Thank you for your well written and interesting magazine. For all of us bread and baking enthusiasts I don't think we could have asked for anything more!
Great job.
Jarkko, I'd like to share this with my friends on Facebook but don't see a Facebook "share" icon, or Twitter, etc. Do you plan to add those to the insanelyinterested.com site? I could copy and paste the site address but don't know if that would be the most impressive way to go about it.
Thank you! Janie
Hi Janie,
I'm happy you want to share the magazine with your friends! Adding Twitter/Facebook buttons on the page is a good idea. Right now, I'm visiting family, so I'm not sure how soon I'll be able to do that—but I will :) Thanks!
However, if you want to share the work already now, maybe you can just paste the link http://insanelyinterested.com/bread/ to Facebook or Twitter. :)
Jarkko
I should really be commenting to all of your messages individually, but I'll say this to all of you at once: thank you!
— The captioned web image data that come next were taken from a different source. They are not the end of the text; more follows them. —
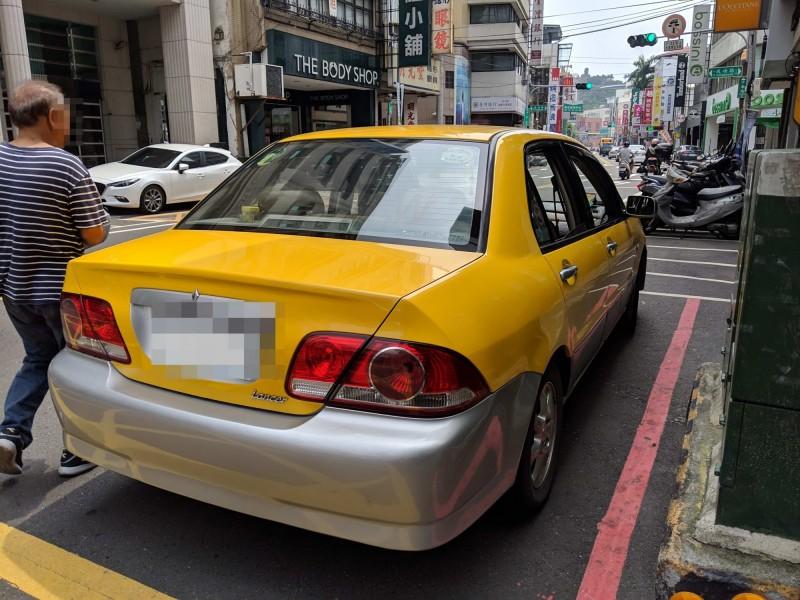民眾將自家轎車車身漆成黃色偽裝計程車違規載客,被彰化監理站查獲。(記者湯世名翻攝)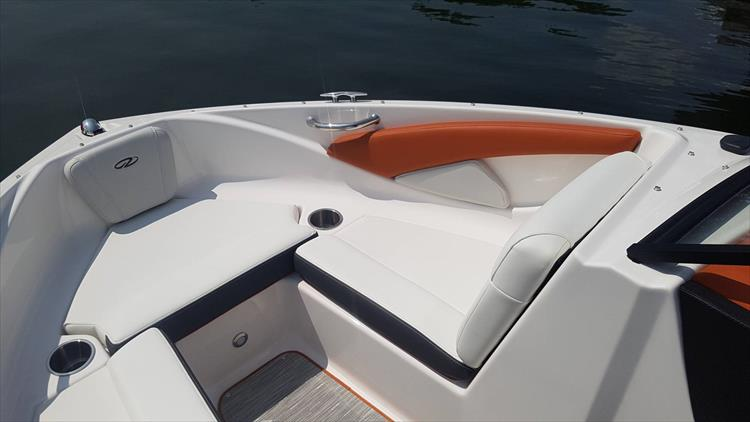 Photo 15 of 34 - 2018 Regal 1900 Surf for sale
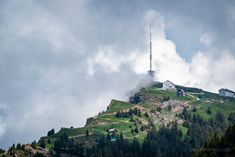 The Rigi Massif offers no less than 120 kilometers of hiking and climbing routes suitable for taking a simple walk to climbing a mountain. Cn Tower, Switzerland, Statue Of Liberty, Climbing, Paris Skyline, Hiking, Queen, Mountains, Travel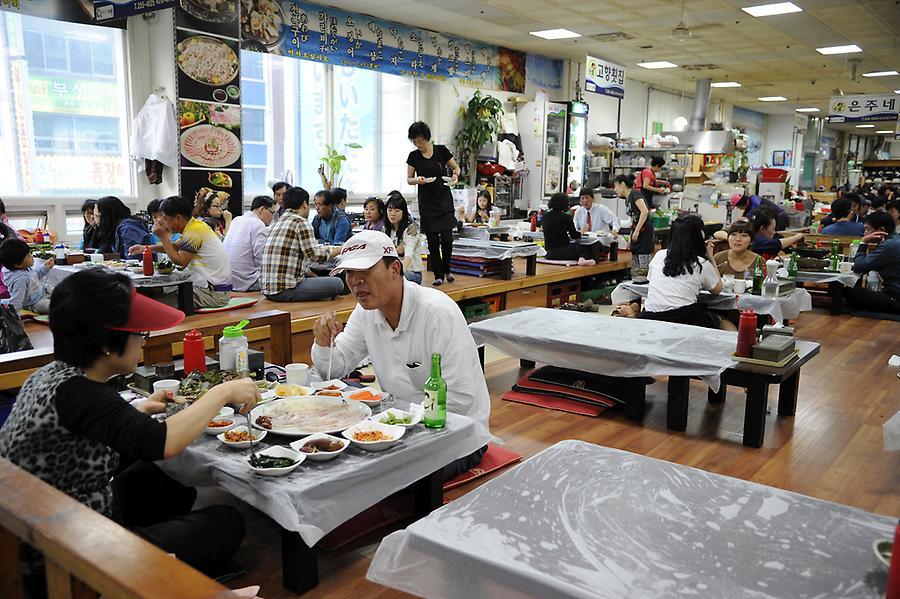 Restaurant at the Jagalchi fish market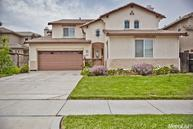 47 Palomino Way Patterson CA, 95363
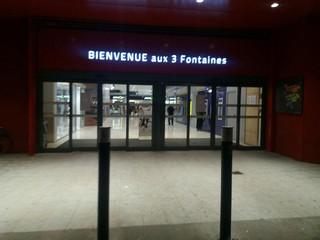Foto del 13 de noviembre de 2017 20:17, Les 3 Fontaines, Rue de la Croix des Maheux, 95000 Cergy, Frankreich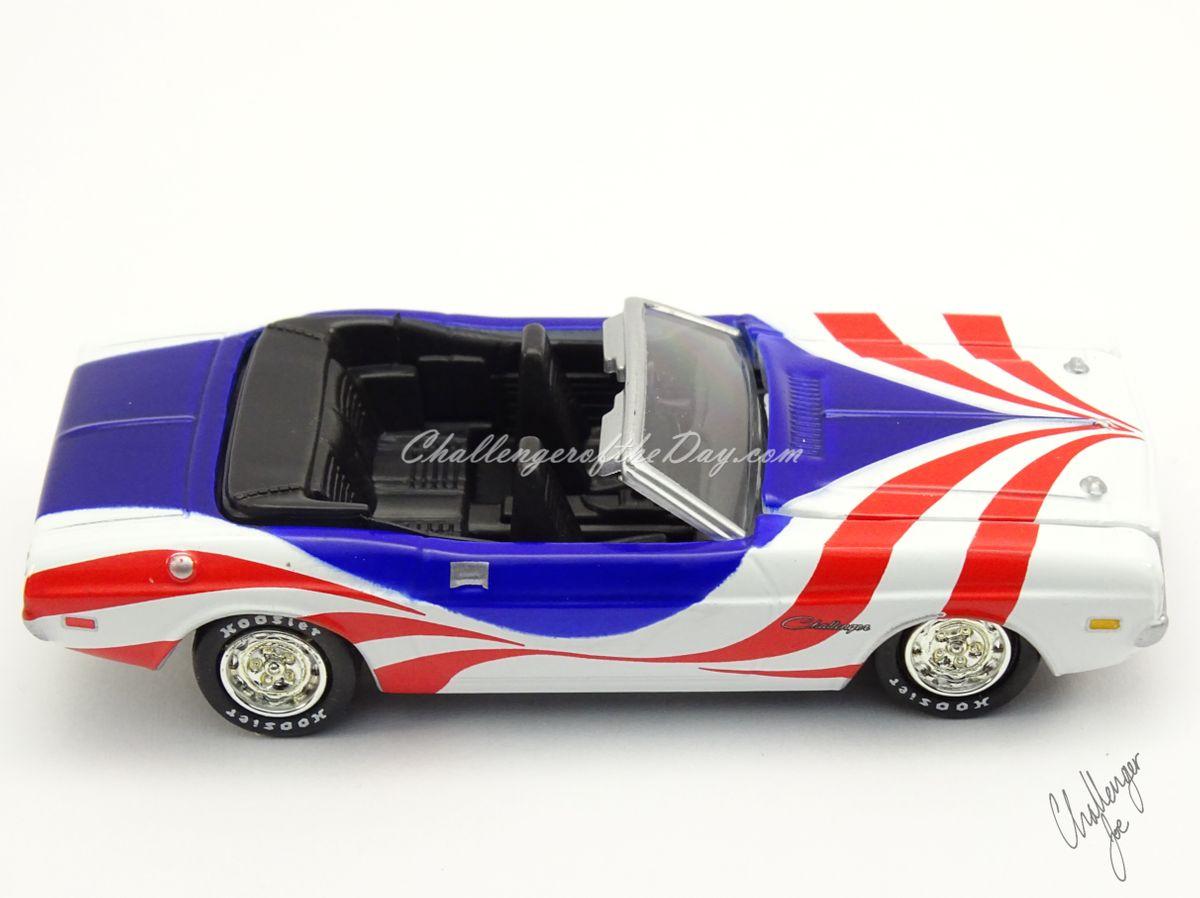Johnny Lightning 1971 Dodge Challenger Convertible  (7).jpg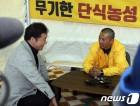 이야기 나누는 세월호 유가족과 이낙연 총리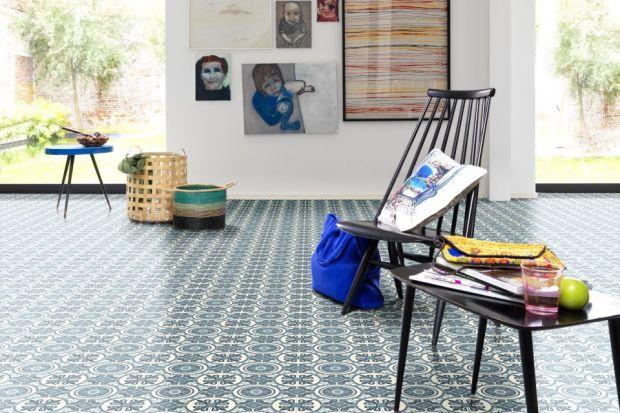 Niewielkie, kwadratowe, najczęściej w żywych odcieniach niebieskiego tworzących efektowne mozaiki – azulejo stanowią charakterystyczny element architektury Półwyspu Iberyjskiego. Wzór ten podbija również nasze domy i mieszkania, pojawiając si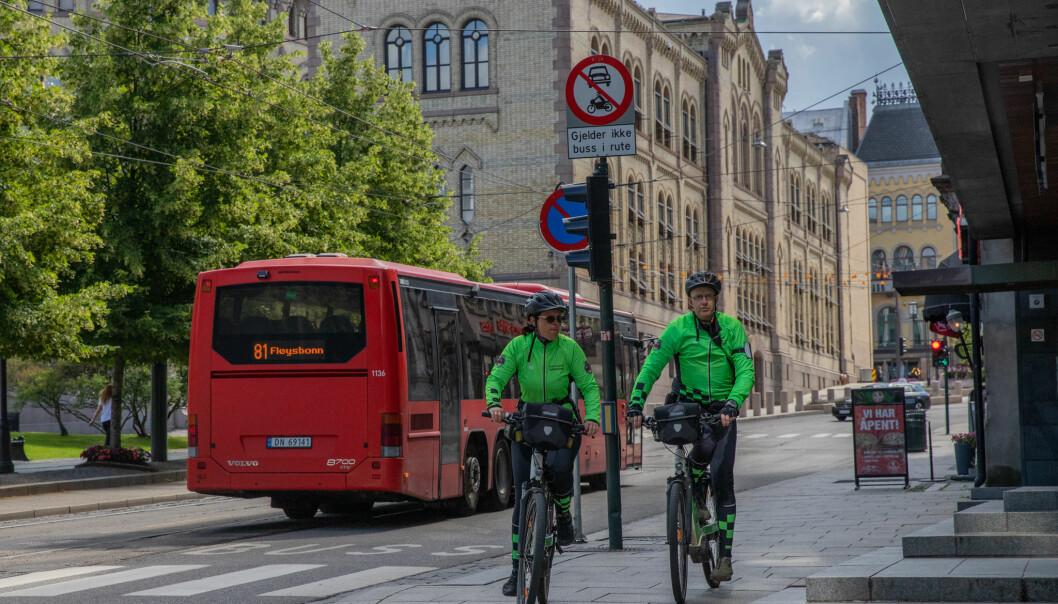 — Folk er glade for å se uniformert personell i gatene, sier Linda og Tore.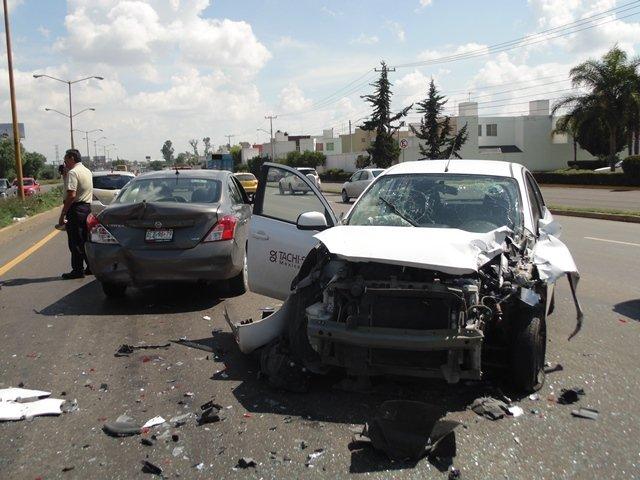 ¡Aparatosa carambola entre 3 automóviles en Aguascalientes!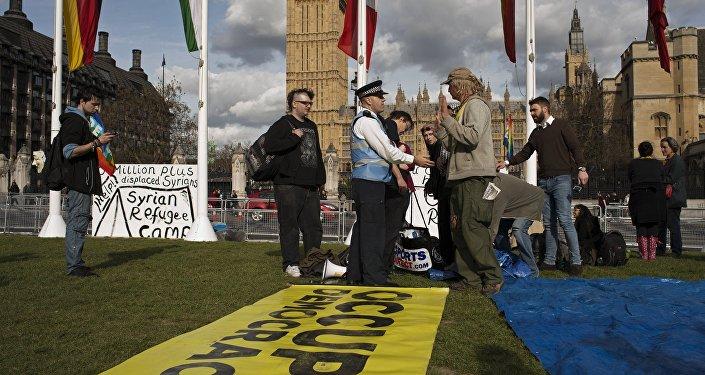 Occupy Democracy a Londra protesta dopo l'esito delle elezioni.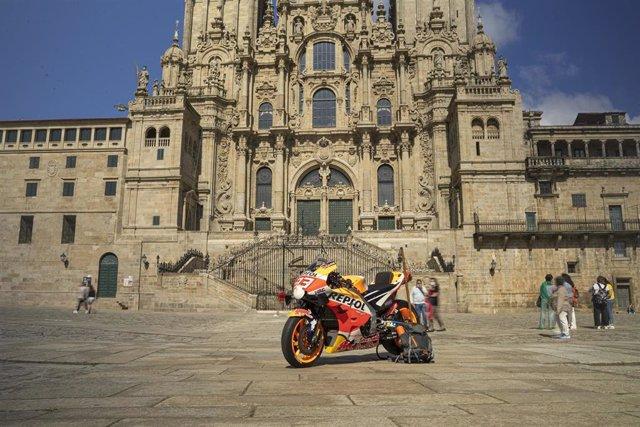 La moto de Marc Márquez finaliza su peregrinaje a Santiago de Compostela.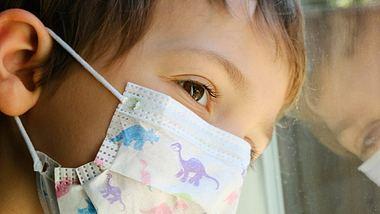 Ärztin alarmiert: Kinder leiden am meisten unter der Corona-Krise - Foto: iStock/Juanmonino
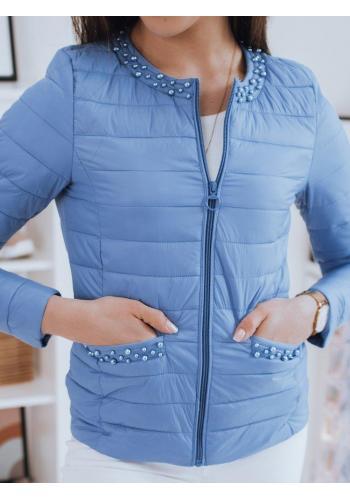 Světle modrá prošívaná bunda s ozdobnými perlami pro dámy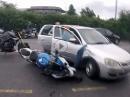 BMW S1000RR Crash, Linksabbieger zieht raus, Abflug über Motorhaube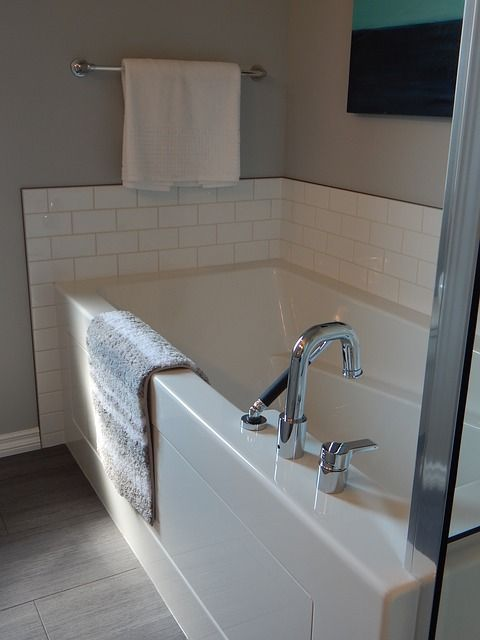 Bathtub clean_RenoQuotes.com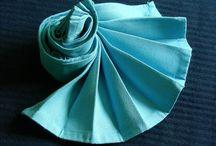 Napkins - Tovaglioli / Idee per decorare la tavola con l'arte dei tovaglioli. Napkins Folding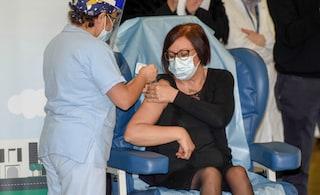 """Adele, prima vaccinata contro Covid a Milano: """"Sono in perfetta forma, questa notte ero in reparto"""""""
Your positive feedback gives a great boost for the next issue! :)
Hello Jarkko,
Please accept my belated thanks for the premier issue of your magazine - really well done and wonderful to read.
It's amazing that you've done this - thank you for publishing and sharing the results of your hard work!
:^) breadsong
I'm surprised no-one mentioned this already(!), but there's a new edition of this out. It is all about flour, and is wonderful.
JJ
*edit* maybe people won't see this, didn't realise it was your blog page... I might repost it in the forum section :D
Only discovered bread magazine today, in 2022... and it unfortunately stopped in 2020.
Such lovely articles still available on the web. Thank you for creating the magazine, Jarkko.